Iran passes law to fingerprint U.S. visitors
www.chinaview.cn 2006-12-03 01:32:19

    TEHRAN, Dec. 2 (Xinhua) -- Iran has passed a law that requires related governmental departments to inspect and fingerprint all U.S. nationals upon arrival in Iran, the official IRNA news agency reported on Saturday.

    The Guardian Council, which has the authority to vet all bills to determine their compatibility with rules of Islam and the Constitution before they become law, has approved the legislation, the council's spokesman Abbas-Ali Kadkhodaei said.

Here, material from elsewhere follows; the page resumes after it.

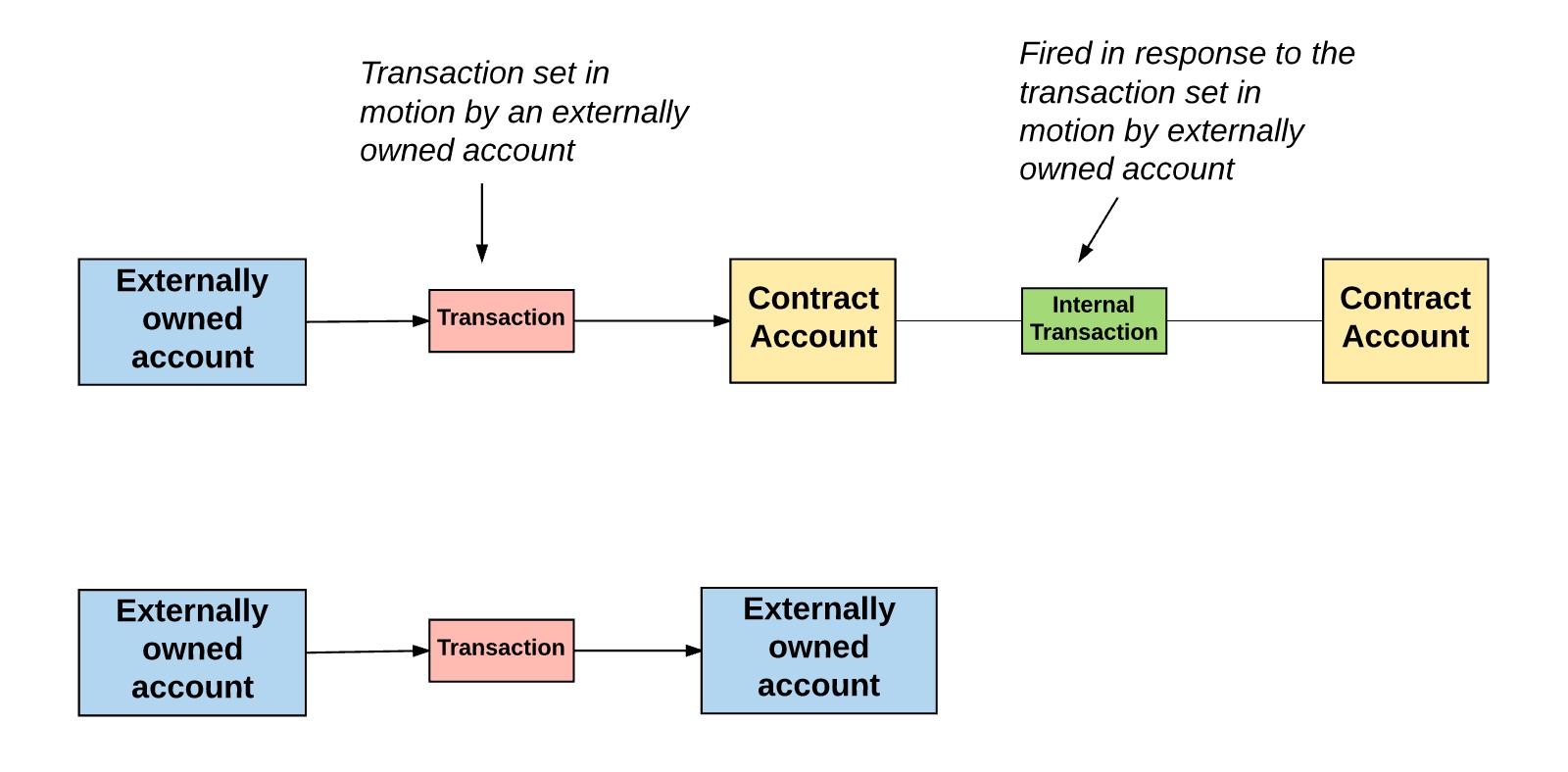 Процесс взаимодействия контрактных учётных записей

    Iran's Majlis, or parliament, approved on Nov. 19 the bill despite President Mahmoud Ahmadinejad's opposition to it. The Guardian Council met on Nov. 22 to discuss the bill and "found it neither against Islamic sharia or the Constitution," Kadkhodaei was quoted by IRNA as saying.

    Now all U.S. nationals before entering the country at any of its entry points or when applying for visas must be finger printed in consistency with what is done to Iranians wishing to enter the U.S. territory, the spokesman said.

    The legislation was considered as a retaliation to the U.S. requirement that Iranian visitors be fingerprinted. After the Sept.11, 2001 terrorist attacks, the United States has implemented the measure on Iran and some other countries.

    However, President Ahmadinejad and Foreign Minister Manouchehr Mottaki opposed the bill, saying that the Iranian government was not against ordinary Americans.